Save the trained model and components for later use in production or API deployment.

In [109]:
import pickle
import os

# Create models directory if it doesn't exist
os.makedirs('models', exist_ok=True)

# Save the trained model components
model_data = {
    'p0_vector': p0V,  # Ham probabilities
    'p1_vector': p1V,  # Spam probabilities
    'p_spam': pSpam,   # Prior probability of spam
    'vocabulary': vocab_array,
    'word_to_idx': word_to_idx,
    'stop_words': stop_words
}

# Save model to pickle file
with open('models/spam_classifier_model.pkl', 'wb') as f:
    pickle.dump(model_data, f)

print("Model saved successfully!")
print("Saved components:")
print(f"- Ham probability vector: {len(p0V)} features")
print(f"- Spam probability vector: {len(p1V)} features")
print(f"- Prior spam probability: {pSpam:.3f}")
print(f"- Vocabulary size: {len(vocab_array)}")
print(f"- Model file: models/spam_classifier_model.pkl")

Model saved successfully!
Saved components:
- Ham probability vector: 7270 features
- Spam probability vector: 7270 features
- Prior spam probability: 0.135
- Vocabulary size: 7270
- Model file: models/spam_classifier_model.pkl


In [110]:
# Test loading the saved model
print("Testing model loading...")

with open('models/spam_classifier_model.pkl', 'rb') as f:
    loaded_model = pickle.load(f)

print("Model loaded successfully!")
print("Loaded components:")
for key, value in loaded_model.items():
    if isinstance(value, np.ndarray):
        print(f"- {key}: shape {value.shape}")
    elif isinstance(value, (dict, set)):
        print(f"- {key}: {len(value)} items")
    else:
        print(f"- {key}: {value}")

# Test the loaded model with a sample message
test_msg = "FREE! Win $1000 now!
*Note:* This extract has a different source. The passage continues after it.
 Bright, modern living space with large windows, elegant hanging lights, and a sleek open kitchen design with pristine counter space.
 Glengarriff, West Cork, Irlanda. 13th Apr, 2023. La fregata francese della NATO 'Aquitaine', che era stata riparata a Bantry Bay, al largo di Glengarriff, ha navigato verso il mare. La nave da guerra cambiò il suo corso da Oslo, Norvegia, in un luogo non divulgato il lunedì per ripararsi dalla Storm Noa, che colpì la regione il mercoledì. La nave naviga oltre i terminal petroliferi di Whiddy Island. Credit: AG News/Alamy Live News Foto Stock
Limited time offer!"
print(f"\nTesting loaded model with: '{test_msg}'")

# Use loaded model components
loaded_p0V = loaded_model['p0_vector']
loaded_p1V = loaded_model['p1_vector']
loaded_pSpam = loaded_model['p_spam']
loaded_vocab = loaded_model['vocabulary']
loaded_word_to_idx = loaded_model['word_to_idx']
loaded_stop_words = loaded_model['stop_words']
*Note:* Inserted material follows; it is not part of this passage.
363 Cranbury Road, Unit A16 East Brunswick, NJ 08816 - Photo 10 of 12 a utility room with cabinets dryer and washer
# Clean and vectorize test message
def clean_text_loaded(text):
    text = text.lower()
    text = re.sub(r"[^\w\s]", "", text)
    words = text.split()
    words = [w for w in words if w not in loaded_stop_words and len(w) > 3]
    return words

def vectorize_message_loaded(message):
    vec = np.zeros(len(loaded_vocab), dtype=int)
    for w in message:
        if w in loaded_word_to_idx:
            vec[loaded_word_to_idx[w]] += 1
    return vec

cleaned = clean_text_loaded(test_msg)
vectorized = vectorize_message_loaded(cleaned)
prediction = classify_NB(vectorized, loaded_p0V, loaded_p1V, loaded_pSpam)
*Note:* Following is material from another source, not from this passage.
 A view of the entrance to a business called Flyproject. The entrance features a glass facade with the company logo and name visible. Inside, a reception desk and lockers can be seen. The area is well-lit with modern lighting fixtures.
print(f"Prediction: {'SPAM' if prediction == 1 else 'HAM'}")
print("Model loading and testing successful!")

Testing model loading...
Model loaded successfully!
Loaded components:
- p0_vector: shape (7270,)
- p1_vector: shape (7270,)
- p_spam: 0.1350684316805026
- vocabulary: shape (7270,)
- word_to_idx: 7270 items
- stop_words: 198 items

Testing loaded model with: 'FREE! Win $1000 now! Limited time offer!'
Prediction: SPAM
Model loading and testing successful!